According to the new model, the nose of the acceleration shock (Voyager 1’s approximate location) is not where particles are best accelerated. Rather, they can only reach highest energies after moving along the sides, or flanks, of the shock, where the magnetic field has had longer connection times to accelerate particles.
Image: This schematic diagram cuts through the termination shock at the equator. Inside the termination shock, the magnetic field line spirals out and connects to the shock. Also shown are the approximate positions of Voyager 1 at the “nose” of the termination shock and Voyager 2 farther back. Credit and copyright: Southwest Research Institute.
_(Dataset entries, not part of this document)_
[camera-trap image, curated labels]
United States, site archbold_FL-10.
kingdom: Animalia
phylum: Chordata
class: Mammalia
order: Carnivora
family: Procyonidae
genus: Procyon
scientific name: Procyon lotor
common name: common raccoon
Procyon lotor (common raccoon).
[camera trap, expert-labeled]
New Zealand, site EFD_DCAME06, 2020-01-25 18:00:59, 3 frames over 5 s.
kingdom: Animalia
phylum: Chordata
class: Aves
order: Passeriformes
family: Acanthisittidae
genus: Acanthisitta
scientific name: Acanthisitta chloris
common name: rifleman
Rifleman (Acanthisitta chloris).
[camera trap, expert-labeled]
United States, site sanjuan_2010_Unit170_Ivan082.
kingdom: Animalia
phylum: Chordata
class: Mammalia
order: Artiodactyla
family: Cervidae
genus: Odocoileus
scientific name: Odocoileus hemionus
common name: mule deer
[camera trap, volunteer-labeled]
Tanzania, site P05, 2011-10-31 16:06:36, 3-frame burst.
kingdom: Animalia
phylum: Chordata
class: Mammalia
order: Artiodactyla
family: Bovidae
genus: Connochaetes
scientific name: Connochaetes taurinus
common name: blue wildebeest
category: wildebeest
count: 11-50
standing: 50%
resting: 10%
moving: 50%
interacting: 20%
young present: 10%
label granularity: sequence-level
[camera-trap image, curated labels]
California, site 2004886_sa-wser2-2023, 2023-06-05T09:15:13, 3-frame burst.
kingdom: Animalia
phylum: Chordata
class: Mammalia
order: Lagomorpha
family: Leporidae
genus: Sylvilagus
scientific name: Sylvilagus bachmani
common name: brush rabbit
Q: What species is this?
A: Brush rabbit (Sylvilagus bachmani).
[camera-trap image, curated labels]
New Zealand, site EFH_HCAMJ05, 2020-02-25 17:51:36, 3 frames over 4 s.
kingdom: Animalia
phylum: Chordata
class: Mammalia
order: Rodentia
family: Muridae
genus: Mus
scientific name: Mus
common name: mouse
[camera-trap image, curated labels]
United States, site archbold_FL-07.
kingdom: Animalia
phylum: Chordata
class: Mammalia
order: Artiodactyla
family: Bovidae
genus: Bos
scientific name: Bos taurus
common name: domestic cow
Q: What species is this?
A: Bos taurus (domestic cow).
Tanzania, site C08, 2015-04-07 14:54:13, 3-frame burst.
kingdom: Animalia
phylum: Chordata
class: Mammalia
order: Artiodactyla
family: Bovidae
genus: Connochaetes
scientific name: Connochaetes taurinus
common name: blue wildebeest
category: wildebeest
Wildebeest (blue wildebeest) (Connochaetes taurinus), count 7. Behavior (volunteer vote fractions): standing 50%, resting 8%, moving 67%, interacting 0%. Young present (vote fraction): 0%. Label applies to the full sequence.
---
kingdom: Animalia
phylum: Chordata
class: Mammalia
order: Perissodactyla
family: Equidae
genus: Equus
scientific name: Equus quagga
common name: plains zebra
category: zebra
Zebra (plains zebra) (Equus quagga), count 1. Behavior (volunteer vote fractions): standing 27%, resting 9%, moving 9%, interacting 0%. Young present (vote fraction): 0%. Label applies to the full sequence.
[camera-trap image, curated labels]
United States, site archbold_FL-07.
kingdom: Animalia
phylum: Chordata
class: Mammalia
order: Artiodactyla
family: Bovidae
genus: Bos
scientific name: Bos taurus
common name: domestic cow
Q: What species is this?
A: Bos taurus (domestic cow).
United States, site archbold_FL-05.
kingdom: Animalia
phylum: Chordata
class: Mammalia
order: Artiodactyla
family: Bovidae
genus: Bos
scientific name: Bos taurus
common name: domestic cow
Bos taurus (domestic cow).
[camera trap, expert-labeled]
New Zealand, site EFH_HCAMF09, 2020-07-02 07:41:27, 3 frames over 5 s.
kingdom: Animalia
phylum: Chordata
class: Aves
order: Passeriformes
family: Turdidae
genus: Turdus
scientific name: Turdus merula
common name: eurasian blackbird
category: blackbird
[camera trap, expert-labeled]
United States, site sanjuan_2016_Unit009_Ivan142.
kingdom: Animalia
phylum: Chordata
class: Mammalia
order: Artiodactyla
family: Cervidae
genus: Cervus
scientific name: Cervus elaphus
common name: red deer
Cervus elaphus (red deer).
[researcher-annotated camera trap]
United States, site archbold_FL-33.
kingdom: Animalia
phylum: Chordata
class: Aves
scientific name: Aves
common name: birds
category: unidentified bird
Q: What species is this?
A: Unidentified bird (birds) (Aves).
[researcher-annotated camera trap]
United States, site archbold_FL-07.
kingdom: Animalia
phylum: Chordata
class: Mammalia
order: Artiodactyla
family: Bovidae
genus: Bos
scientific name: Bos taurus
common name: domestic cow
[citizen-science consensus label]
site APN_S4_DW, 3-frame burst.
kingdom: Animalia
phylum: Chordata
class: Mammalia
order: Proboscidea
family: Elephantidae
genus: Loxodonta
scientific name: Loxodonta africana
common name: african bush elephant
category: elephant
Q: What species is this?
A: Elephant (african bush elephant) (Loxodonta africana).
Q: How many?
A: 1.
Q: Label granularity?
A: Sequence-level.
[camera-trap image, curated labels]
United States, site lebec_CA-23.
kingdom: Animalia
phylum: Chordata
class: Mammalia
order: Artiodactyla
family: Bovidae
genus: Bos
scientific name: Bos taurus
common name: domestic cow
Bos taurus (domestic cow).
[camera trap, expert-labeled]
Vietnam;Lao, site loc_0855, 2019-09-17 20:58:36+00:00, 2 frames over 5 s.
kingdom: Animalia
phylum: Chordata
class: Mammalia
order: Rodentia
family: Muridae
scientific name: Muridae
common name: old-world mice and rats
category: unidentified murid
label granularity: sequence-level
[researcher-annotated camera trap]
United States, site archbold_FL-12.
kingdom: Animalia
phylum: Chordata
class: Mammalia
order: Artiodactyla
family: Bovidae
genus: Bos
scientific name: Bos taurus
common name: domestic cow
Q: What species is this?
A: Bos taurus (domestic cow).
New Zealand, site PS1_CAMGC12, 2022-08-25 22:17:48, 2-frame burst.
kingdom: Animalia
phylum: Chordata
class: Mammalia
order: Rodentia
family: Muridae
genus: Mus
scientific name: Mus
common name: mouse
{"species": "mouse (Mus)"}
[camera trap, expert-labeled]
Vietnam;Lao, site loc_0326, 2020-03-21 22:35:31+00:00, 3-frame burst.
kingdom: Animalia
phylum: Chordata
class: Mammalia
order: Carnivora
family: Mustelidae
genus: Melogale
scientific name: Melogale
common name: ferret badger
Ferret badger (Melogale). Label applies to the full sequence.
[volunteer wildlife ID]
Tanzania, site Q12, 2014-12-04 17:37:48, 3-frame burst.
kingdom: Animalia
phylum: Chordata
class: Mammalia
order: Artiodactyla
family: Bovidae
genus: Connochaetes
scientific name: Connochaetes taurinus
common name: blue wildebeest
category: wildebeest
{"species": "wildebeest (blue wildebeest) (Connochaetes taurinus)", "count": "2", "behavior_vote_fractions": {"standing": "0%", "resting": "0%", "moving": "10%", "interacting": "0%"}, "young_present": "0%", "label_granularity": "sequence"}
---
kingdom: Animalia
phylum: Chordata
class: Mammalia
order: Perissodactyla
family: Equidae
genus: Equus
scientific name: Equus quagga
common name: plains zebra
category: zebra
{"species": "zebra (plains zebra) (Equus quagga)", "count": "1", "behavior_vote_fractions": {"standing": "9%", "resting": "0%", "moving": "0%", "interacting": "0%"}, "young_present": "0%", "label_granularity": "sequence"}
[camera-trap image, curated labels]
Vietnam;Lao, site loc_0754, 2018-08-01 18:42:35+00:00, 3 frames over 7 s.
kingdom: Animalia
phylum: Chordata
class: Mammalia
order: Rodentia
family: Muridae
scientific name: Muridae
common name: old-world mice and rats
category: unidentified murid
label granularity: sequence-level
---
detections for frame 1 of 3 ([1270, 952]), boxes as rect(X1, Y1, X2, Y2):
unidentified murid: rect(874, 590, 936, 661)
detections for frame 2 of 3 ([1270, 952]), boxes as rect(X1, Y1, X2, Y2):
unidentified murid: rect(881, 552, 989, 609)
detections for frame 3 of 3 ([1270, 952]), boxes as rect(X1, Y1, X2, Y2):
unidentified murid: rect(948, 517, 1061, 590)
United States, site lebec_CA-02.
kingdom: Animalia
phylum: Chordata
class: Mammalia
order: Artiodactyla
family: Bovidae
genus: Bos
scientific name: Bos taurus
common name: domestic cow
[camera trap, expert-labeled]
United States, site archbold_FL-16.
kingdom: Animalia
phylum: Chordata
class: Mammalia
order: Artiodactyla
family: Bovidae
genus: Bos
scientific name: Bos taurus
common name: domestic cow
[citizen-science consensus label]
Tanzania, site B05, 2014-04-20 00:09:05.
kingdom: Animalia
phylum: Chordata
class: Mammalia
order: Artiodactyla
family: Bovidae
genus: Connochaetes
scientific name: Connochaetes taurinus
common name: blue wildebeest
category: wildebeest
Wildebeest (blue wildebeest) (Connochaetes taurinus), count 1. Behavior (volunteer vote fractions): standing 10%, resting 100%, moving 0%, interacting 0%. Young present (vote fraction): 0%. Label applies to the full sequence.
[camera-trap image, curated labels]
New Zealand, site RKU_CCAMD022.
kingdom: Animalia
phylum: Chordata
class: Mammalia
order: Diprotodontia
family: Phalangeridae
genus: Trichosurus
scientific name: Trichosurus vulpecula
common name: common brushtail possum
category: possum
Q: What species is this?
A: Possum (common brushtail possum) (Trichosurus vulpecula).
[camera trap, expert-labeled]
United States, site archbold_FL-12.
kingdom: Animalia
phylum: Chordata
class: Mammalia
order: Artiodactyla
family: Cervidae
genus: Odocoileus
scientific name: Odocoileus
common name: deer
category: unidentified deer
Two other spacecraft will tell us more. Voyager 2 should pass the termination shock farther back from the nose in about 2-3 years, and the new model offers predictions about the jump in energetic particle fluxes that should occur. And then there’s IBEX (Interstellar Boundary Explorer), whose mission (with launch in 2008) will offer images of the interactions around the termination shock. The paper is “An Explanation of the Voyager Paradox: Particle Acceleration at a Blunt Termination Shock,” in the Geophysical Research Letters Vol. 33, No. 4 (17 February 2006), with abstract available here.